--- PROVIDED DATA Enclosed Below ---

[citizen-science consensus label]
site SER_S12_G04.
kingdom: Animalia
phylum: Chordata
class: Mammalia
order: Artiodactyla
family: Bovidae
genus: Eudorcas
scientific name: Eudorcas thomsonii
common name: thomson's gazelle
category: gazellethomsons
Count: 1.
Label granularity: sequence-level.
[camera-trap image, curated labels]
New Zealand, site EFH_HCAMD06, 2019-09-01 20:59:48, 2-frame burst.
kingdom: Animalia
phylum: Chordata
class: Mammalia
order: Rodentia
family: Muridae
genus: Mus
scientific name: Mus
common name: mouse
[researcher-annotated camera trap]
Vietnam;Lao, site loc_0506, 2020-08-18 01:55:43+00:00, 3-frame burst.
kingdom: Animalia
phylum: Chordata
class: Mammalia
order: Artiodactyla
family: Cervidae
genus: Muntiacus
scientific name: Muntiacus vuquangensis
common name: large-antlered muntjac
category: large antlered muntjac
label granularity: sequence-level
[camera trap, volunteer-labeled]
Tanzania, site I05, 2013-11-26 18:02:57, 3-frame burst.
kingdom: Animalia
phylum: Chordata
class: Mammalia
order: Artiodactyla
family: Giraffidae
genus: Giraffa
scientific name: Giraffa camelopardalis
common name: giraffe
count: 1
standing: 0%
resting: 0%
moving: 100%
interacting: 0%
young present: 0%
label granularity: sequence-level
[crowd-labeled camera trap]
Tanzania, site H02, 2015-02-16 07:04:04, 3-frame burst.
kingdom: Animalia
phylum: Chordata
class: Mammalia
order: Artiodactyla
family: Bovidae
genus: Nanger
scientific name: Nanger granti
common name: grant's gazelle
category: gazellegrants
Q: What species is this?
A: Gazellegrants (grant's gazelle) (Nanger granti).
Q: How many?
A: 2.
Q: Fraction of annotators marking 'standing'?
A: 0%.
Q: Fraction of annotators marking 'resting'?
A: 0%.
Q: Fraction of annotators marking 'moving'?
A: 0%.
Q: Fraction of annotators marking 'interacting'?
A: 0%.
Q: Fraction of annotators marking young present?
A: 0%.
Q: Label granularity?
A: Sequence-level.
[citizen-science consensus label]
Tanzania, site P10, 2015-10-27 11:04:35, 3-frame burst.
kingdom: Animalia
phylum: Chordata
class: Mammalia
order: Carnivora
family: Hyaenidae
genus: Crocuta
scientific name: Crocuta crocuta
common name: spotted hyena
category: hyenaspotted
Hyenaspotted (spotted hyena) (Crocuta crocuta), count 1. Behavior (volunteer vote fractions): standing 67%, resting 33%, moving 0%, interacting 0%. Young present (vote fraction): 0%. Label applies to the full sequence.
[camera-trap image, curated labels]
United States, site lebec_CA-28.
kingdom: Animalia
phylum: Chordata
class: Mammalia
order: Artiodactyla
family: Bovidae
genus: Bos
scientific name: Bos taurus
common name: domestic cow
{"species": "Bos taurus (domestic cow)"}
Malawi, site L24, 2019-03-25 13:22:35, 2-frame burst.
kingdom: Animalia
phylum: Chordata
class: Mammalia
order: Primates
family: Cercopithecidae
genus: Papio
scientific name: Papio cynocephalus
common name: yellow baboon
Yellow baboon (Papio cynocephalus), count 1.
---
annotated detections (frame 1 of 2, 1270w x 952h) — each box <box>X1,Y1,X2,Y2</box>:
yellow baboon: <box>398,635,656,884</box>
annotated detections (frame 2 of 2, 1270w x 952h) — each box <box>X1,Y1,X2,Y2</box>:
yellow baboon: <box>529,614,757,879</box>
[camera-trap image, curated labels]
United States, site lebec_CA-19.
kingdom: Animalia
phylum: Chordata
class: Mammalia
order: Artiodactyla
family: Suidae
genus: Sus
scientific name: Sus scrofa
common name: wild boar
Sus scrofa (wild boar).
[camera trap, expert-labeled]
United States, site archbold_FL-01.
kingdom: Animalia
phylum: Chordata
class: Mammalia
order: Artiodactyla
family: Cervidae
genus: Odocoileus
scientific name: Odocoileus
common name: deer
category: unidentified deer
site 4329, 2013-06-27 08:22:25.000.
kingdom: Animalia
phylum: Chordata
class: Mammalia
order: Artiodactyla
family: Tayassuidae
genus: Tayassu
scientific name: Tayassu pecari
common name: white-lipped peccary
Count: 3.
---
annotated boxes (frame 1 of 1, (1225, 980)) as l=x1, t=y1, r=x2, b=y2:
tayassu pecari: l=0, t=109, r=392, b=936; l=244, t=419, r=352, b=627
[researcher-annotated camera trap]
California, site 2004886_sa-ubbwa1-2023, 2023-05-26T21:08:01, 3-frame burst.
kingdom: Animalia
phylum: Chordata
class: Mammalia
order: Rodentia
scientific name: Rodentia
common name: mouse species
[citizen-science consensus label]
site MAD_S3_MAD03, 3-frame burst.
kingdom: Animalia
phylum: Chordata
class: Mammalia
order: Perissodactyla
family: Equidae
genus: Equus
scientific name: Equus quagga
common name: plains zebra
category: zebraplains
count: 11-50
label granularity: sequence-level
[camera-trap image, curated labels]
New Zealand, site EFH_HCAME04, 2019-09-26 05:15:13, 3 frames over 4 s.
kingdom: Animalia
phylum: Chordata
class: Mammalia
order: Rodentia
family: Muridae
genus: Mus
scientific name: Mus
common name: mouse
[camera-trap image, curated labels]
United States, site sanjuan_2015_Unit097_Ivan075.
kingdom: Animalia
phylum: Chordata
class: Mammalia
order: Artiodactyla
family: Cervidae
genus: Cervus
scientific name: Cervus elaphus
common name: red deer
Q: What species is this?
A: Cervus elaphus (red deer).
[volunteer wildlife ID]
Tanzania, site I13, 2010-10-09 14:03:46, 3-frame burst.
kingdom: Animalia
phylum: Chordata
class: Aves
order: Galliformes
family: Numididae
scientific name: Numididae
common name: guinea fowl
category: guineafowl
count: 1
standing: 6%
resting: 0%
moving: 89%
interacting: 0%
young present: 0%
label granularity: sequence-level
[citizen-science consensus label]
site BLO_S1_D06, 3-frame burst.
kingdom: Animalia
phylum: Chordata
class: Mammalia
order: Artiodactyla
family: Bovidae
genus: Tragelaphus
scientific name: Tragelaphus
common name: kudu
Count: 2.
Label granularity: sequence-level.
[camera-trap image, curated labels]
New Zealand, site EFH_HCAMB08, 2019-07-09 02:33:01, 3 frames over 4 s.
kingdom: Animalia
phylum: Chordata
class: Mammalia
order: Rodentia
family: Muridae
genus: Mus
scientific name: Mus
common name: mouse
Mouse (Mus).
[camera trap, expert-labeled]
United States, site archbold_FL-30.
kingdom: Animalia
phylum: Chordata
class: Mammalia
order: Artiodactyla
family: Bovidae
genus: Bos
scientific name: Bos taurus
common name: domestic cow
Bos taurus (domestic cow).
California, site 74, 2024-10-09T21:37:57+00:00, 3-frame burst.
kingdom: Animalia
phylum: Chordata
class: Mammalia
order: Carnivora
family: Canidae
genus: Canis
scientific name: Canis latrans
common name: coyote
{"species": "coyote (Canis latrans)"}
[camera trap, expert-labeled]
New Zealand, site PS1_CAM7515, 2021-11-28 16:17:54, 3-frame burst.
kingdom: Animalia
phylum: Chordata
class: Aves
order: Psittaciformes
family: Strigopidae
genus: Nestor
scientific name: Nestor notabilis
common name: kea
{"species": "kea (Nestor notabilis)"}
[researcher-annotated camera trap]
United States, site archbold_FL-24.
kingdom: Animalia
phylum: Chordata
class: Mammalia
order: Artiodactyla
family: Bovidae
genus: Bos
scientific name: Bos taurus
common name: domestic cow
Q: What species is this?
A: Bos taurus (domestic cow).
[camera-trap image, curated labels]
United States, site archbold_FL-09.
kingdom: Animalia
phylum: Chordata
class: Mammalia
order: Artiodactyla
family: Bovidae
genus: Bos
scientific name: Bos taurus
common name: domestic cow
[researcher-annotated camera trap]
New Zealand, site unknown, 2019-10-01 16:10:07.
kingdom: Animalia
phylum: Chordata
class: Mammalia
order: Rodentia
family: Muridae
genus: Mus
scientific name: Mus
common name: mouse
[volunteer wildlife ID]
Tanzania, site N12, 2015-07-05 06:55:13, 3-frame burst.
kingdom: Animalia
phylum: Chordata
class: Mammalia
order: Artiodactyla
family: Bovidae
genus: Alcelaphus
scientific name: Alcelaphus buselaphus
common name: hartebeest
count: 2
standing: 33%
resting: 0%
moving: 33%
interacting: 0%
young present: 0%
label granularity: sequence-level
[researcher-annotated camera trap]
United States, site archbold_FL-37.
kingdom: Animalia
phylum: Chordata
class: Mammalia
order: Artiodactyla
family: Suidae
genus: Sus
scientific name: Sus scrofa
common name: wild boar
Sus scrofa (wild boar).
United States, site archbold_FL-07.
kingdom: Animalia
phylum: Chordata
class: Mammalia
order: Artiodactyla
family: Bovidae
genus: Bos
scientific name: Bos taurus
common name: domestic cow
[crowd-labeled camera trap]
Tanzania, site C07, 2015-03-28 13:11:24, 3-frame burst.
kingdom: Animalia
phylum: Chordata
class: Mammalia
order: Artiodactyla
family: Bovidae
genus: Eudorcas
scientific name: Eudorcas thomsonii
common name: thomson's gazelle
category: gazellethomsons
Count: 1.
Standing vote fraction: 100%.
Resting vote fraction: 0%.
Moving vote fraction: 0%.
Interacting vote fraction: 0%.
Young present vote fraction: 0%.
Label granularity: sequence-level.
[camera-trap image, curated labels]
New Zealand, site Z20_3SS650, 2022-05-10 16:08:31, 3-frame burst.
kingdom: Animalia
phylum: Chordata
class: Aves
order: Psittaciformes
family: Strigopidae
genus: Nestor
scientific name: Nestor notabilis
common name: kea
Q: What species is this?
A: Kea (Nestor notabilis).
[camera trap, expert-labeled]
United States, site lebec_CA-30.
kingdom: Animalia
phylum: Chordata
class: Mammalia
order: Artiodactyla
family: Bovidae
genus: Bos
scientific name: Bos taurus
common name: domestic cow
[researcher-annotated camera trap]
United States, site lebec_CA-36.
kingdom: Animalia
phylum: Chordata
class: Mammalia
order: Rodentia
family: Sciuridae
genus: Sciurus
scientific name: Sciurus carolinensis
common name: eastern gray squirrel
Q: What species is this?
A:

--- End of Enclosed PROVIDED DATA ---

> _REQUIREMENT_
Reproduce the entries above exactly, starting at their first line and finishing with the line that contains "scientific name: Muntiacus vuquangensis".

> _EXERCISE RESULT_
[citizen-science consensus label]
site SER_S12_G04.
kingdom: Animalia
phylum: Chordata
class: Mammalia
order: Artiodactyla
family: Bovidae
genus: Eudorcas
scientific name: Eudorcas thomsonii
common name: thomson's gazelle
category: gazellethomsons
Count: 1.
Label granularity: sequence-level.
[camera-trap image, curated labels]
New Zealand, site EFH_HCAMD06, 2019-09-01 20:59:48, 2-frame burst.
kingdom: Animalia
phylum: Chordata
class: Mammalia
order: Rodentia
family: Muridae
genus: Mus
scientific name: Mus
common name: mouse
[researcher-annotated camera trap]
Vietnam;Lao, site loc_0506, 2020-08-18 01:55:43+00:00, 3-frame burst.
kingdom: Animalia
phylum: Chordata
class: Mammalia
order: Artiodactyla
family: Cervidae
genus: Muntiacus
scientific name: Muntiacus vuquangensis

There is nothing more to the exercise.